WHAT YOU WILL DO:
Having found the line that holds "e condizioni di", give that line and all lines after it again, word for word, through the end of the data below.

/---

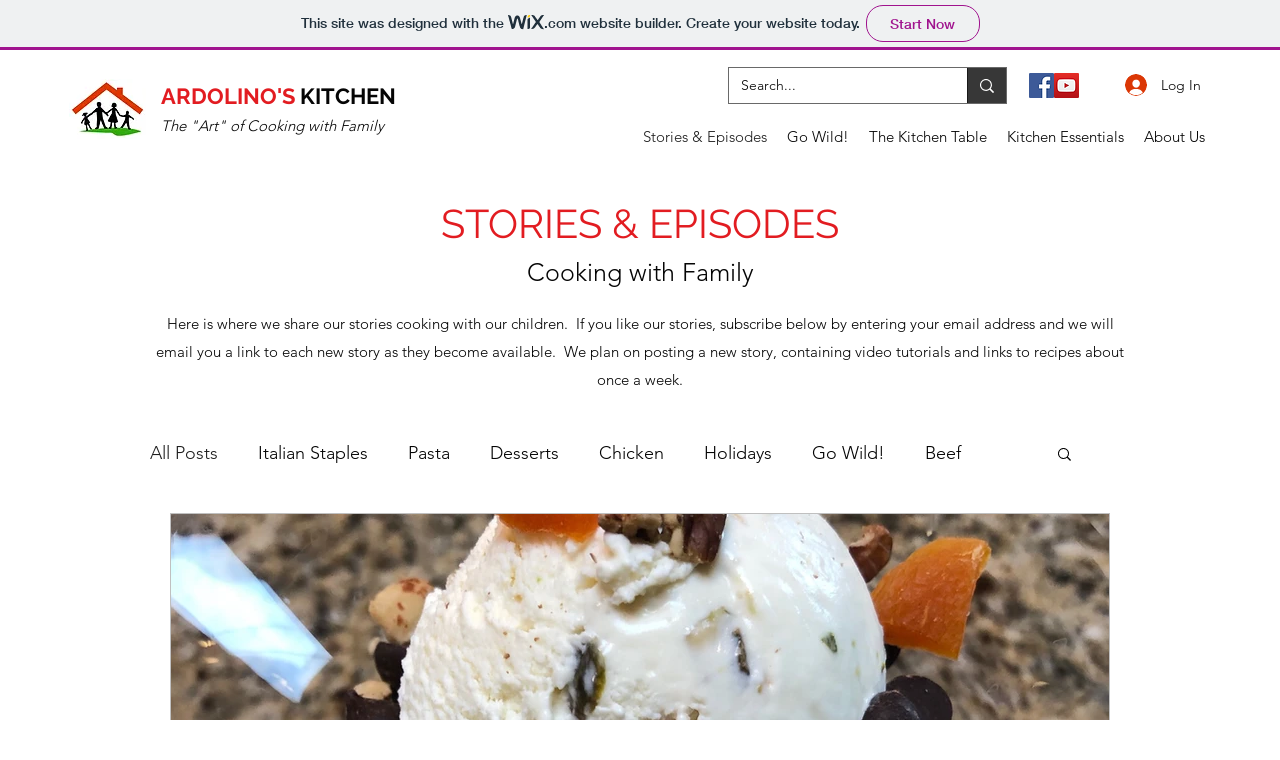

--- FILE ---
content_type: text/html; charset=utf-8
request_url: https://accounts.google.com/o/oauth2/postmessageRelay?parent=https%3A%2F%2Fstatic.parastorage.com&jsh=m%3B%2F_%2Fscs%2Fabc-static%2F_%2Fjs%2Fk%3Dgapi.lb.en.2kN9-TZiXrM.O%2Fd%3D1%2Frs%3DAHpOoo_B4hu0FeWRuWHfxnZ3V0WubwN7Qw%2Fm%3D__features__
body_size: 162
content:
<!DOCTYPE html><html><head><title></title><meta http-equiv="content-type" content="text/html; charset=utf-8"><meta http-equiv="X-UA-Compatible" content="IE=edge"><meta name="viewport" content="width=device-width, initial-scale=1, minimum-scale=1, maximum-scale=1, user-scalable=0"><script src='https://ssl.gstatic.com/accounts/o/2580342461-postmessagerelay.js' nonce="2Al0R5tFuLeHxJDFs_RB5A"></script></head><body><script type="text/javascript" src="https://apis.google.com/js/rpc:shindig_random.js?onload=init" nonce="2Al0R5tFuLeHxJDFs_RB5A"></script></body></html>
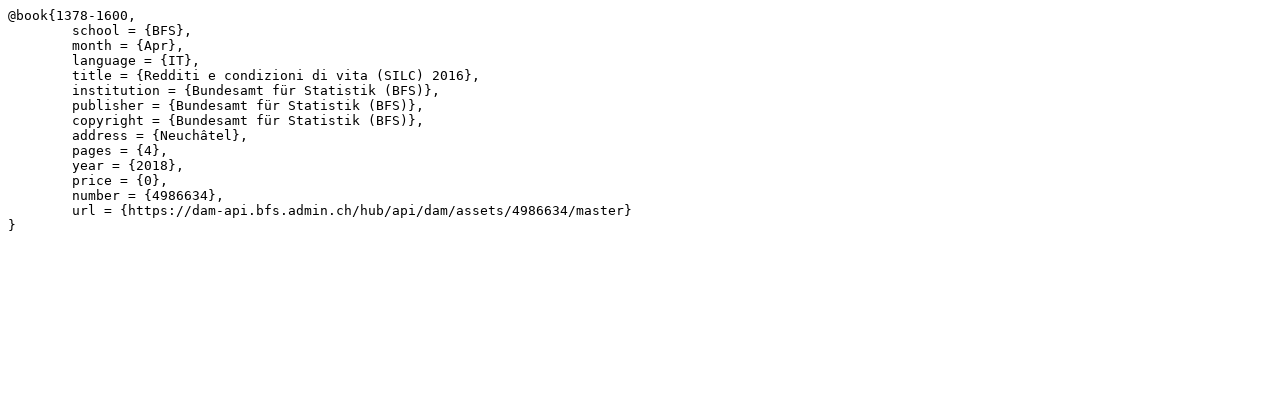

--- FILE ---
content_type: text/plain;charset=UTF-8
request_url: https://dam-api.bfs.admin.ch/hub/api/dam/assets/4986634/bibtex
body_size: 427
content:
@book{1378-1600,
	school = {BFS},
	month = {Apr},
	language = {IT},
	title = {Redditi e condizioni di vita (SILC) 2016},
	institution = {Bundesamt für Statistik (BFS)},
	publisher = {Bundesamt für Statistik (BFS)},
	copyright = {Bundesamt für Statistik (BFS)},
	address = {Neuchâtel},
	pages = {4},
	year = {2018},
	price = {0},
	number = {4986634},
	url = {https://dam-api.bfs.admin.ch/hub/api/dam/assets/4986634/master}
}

\---

YOUR SOLUTION:
	title = {Redditi e condizioni di vita (SILC) 2016},
	institution = {Bundesamt für Statistik (BFS)},
	publisher = {Bundesamt für Statistik (BFS)},
	copyright = {Bundesamt für Statistik (BFS)},
	address = {Neuchâtel},
	pages = {4},
	year = {2018},
	price = {0},
	number = {4986634},
	url = {https://dam-api.bfs.admin.ch/hub/api/dam/assets/4986634/master}
}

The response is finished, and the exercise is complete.